##### Teks Dokumen #####

Situasi terkini menyusul aksi militer Rusia yang didukung oleh Iran dan Irak untuk menumpas aksi terorisme ISIS, harus diakui telah memperkuat kembali posisi politik Presiden Assad, termasuk keberhasilannya merebut kembali beberapa daerah yang semula berhasil diduduki oleh milisi-milisi bersenjata anti- Assad yang didukung oleh AS dan Inggris.
Suriah Bagian Integral dari Nasionalisme Arab 
Mesir, Suriah, Irak, Sudan, Aljazair, Yaman Utara, Yaman Selatan, Libia, dan Tunisia orientasi pemerintahannya berhaluan progresif revolusioner. Sedangkan Arab Saudi, Yordania, Maroko, dan kerajaan-kerajaan para Syech di Teluk Parsi seperti Kuwait, Qatar, Bahrain dan Uni Emirat Arab, dapat dipandang sebagai pemerintahan yang berhaluan konservatif.
Hambatan pokok persatuan Arab itu adalah adanya perbedaan-perbedaan antar Arab dalam sikap terhadap negara-negara Barat, keberadaan Israel sebagai sebuah negara-bangsa, dan masalah Palestina merdeka. Akibat dari perbedaan-perbedaan itu, seringkali berkembang menjadi perselisihan dan bahkan permusuhan, tidak hanya antar negara melainkan juga antar kelompok negara-negara.
Mesir, Suriah, dan Yaman, setidaknya pernah mencoba membangun kekuatan bersama antar negara-negara Arab atas dasar skema Nasionalisme Arab. Menyadari bahwa orang-orang Arab merasa sebagai satu bangsa yang memiliki satu bahasa, satu kebudayaan, satu sejarah dan satu nasib serta penanggungan. Untuk mewujudkan terciptanya hari depan yang gemilang, mereka merasa perlu untuk mengembangikan gagasan persatuan di antara mereka sebagai kesatuan politik.
Maka, pada 1957, dibentuklah Republik Persatuan Arab antara Yaman dan persatuan Irak dan Yordania. Pada 1958 terbentuklah penggabungan Mesir dan Suriah menjadi Republik Persatuan Arab. Mereka membentuk penggabungan tersebut didasari keinginan untuk memperjuangkan pembebasan wilayah Arab dan kekuasaan asing, selain membangun persatuan dan kerjasama erat negeri-negeri Arab dalam satu negara.
Berakhirnya Perang Dunia I dan kekalahan Jerman dan Turki pada 1917, telah memberi momentum kepada masyarakat Arab di Jazirah Arab dan Suriah untuk melepaskan diri dari kekuasaan Turki Usmaniyah berkat bantuan senjata dari Inggris.

##### Kutipan Data #####

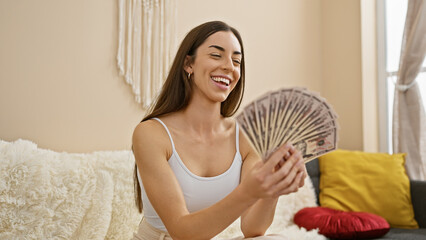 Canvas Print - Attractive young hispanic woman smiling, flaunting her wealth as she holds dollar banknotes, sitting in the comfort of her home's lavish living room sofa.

#####
##### Kutipan Data #####

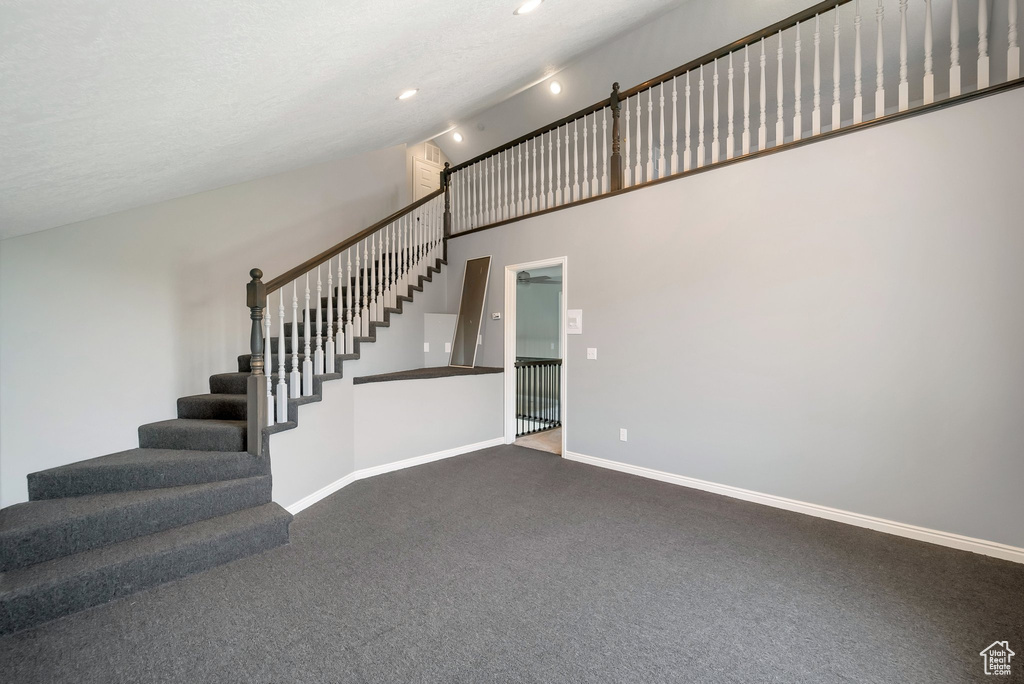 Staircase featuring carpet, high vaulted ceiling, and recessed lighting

#####
##### Kutipan Data #####

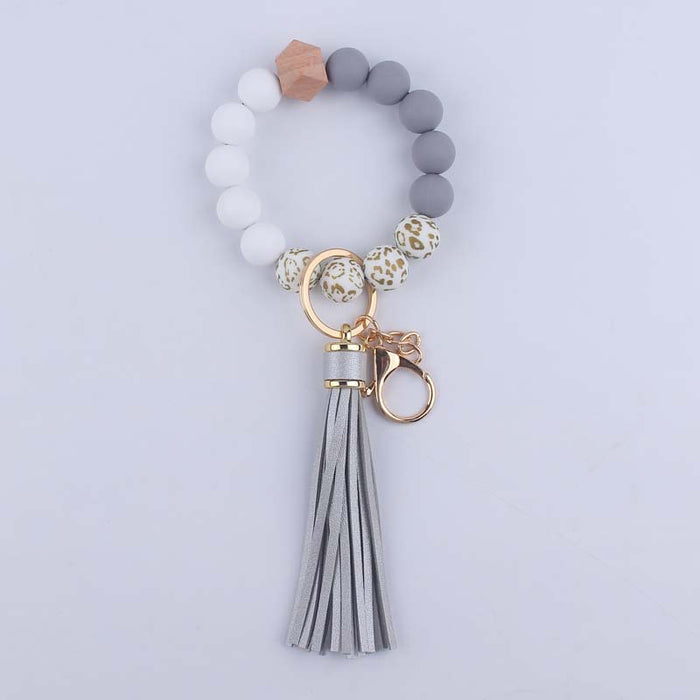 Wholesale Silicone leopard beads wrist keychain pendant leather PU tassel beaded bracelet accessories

#####

● Petunjuk Kerja A
Jawab pertanyaan berikut berdasarkan teks tentang Suriah dan Nasionalisme Arab:
(i) Negara mana saja yang disebut berhaluan konservatif?
(ii) Apa saja hambatan pokok persatuan Arab?
(iii) Pada tahun berapa Mesir dan Suriah bergabung menjadi Republik Persatuan Arab?
● Petunjuk Kerja B
Tukar "orang-orang Arab" dengan "masyarakat Arab" pada bagian teks tentang Suriah dan Nasionalisme Arab, dari "Mesir, Suriah, dan" sampai dengan "dalam satu negara.", lalu tuliskan bagian itu.

● Jawaban Tertulis A
(i) Arab Saudi, Yordania, Maroko, dan kerajaan-kerajaan para Syech di Teluk Parsi seperti Kuwait, Qatar, Bahrain, dan Uni Emirat Arab.
(ii) Perbedaan antar Arab dalam sikap terhadap negara-negara Barat, keberadaan Israel sebagai sebuah negara-bangsa, dan masalah Palestina merdeka.
(iii) Pada 1958.

● Jawaban Tertulis B
Mesir, Suriah, dan Yaman, setidaknya pernah mencoba membangun kekuatan bersama antar negara-negara Arab atas dasar skema Nasionalisme Arab. Menyadari bahwa masyarakat Arab merasa sebagai satu bangsa yang memiliki satu bahasa, satu kebudayaan, satu sejarah dan satu nasib serta penanggungan. Untuk mewujudkan terciptanya hari depan yang gemilang, mereka merasa perlu untuk mengembangikan gagasan persatuan di antara mereka sebagai kesatuan politik.
Maka, pada 1957, dibentuklah Republik Persatuan Arab antara Yaman dan persatuan Irak dan Yordania. Pada 1958 terbentuklah penggabungan Mesir dan Suriah menjadi Republik Persatuan Arab. Mereka membentuk penggabungan tersebut didasari keinginan untuk memperjuangkan pembebasan wilayah Arab dan kekuasaan asing, selain membangun persatuan dan kerjasama erat negeri-negeri Arab dalam satu negara.